Boleh jadi tertundanya jalan muncul atas masalah yang dihadapi hamba melahirkan beragam ibadah pada diri hamba seperti ikhbaat (merendahkan diri di hadapan Allah) dan inaabah (kembali kepada Allah); merasakan kelezatan tatkala memohon dan bermunajat kepada Allah; dan beragam ibadah kalbu yang mempunyai kehidupan bagi hati, yang bisa saja tidak dulu terbayang dalam benak hamba sebelumnya.

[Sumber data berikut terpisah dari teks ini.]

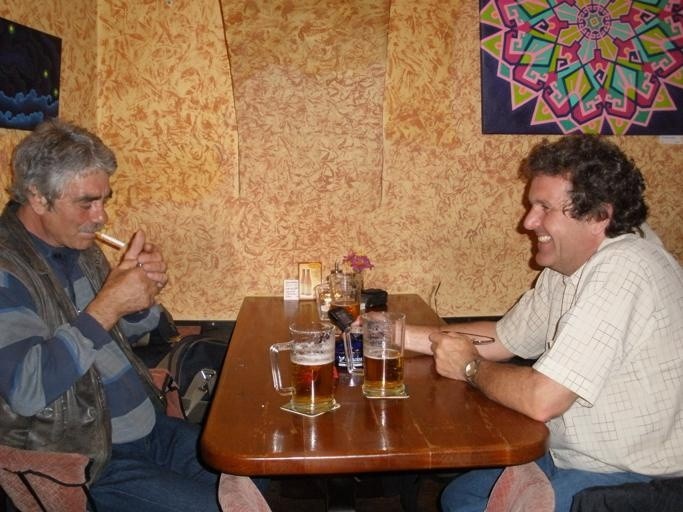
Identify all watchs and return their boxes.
[464,358,484,385]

Setiap orang yang konsisten menerus mengetuk pintu Sang Raja, tentu bakal meraih solusi atas permasalahannya. Akan tetapi, apakah hakikat solusi itu? Apakah cuma terkabulnya do’a semata? Sebagaimana yang disabdakan Nabi shallallahu ‘alaihi wa sallam, pengabulan do’a itu cuma tidak benar satu respon atas do’a yang dipanjatkan hamba. Terkadang Allah menghambat musibah sehingga tidak menimpa hamba, yang mampu jadi lebih jelek berasal berasal dari masalah yang sedang dihadapi. Atau Allah menundanya sehingga balasannya diberikan kelak di hari kiamat. Minimal, dan tentu perihal ini bukan artinya sedikit, Allah bakal memastikan pahala atas upayanya mengetuk pintu Sang Raja, pahala yang tentu amat dibutuhkan sebab lebih berharga daripada seisi dunia di tepat seluruh hamba membaca lembaran-lembaran catatan amalnya.

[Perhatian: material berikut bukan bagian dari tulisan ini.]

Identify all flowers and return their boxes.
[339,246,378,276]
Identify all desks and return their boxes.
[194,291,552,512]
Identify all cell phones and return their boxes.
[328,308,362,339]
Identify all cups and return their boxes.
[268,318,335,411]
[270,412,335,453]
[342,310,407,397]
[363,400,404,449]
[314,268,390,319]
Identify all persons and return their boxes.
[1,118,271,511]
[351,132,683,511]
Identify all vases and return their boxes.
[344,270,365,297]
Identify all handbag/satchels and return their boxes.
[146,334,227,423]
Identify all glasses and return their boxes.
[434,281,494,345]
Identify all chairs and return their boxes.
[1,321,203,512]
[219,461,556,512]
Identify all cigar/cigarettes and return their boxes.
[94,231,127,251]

Solusi yang lebih besar berasal berasal dari itu seluruh adalah Allah Ta’ala menjadikan hamba cinta dan larut dalam kesenangan bermunajat, memanjatkan do’a kepada-Nya, dan merasakan kedekatan dengan-Nya. Tidak tersedia nikmat dunia yang sesuai bersama bersama itu, dan tidak tersedia musibah yang lebih besar saat hamba kehilangan sesudah mampu merasakannya. Ibnu Taimiyah rahimahullah mengatakan,“Terkadang hamba mengalami permasalahan, sehingga dia pun punyai obyek memanjatkan keperluan dan memohon solusi berasal berasal dari kesulitan. Hal itu mendorongnya untuk meminta
dan merendahkan diri di hadapan Allah, yang merupakan tidak benar satu bentuk ibadah dan ketaatan. Pertama kali boleh jadi obyek hamba itu adalah sekadar meraih rizki, pertolongan, dan keselamatan yang diinginkan. Namun, do’a dan perendahan diri membukakan pintu keimanan, makrifat, dan kecintaan kepada Allah; beri tambahan kesempatan kepada dirinya untuk bersenang-senang bersama bersama berdzikir dan berdo’a kepada-Nya, yang seluruh itu memang lebih baik baginya dan lebih berharga daripada keperluan duniawi yang diinginkannya. Inilah tidak benar satu bentuk kasih sayang Allah kepada hamba-Nya, di mana Dia menggiring hamba untuk memanjatkan keperluan dunianya, namun berikan tambahan hasil mulia yang mempunyai kebaikan pada agama” [Iqtidha ash-Shirath al-Mustaqim, 3: 312-313]Semoga Allah Ta’ala tidak membatasi diri kita berasal berasal dari kelezatan bermunajat kepada-Nya dan kenyamanan berdekatan dengan-Nya.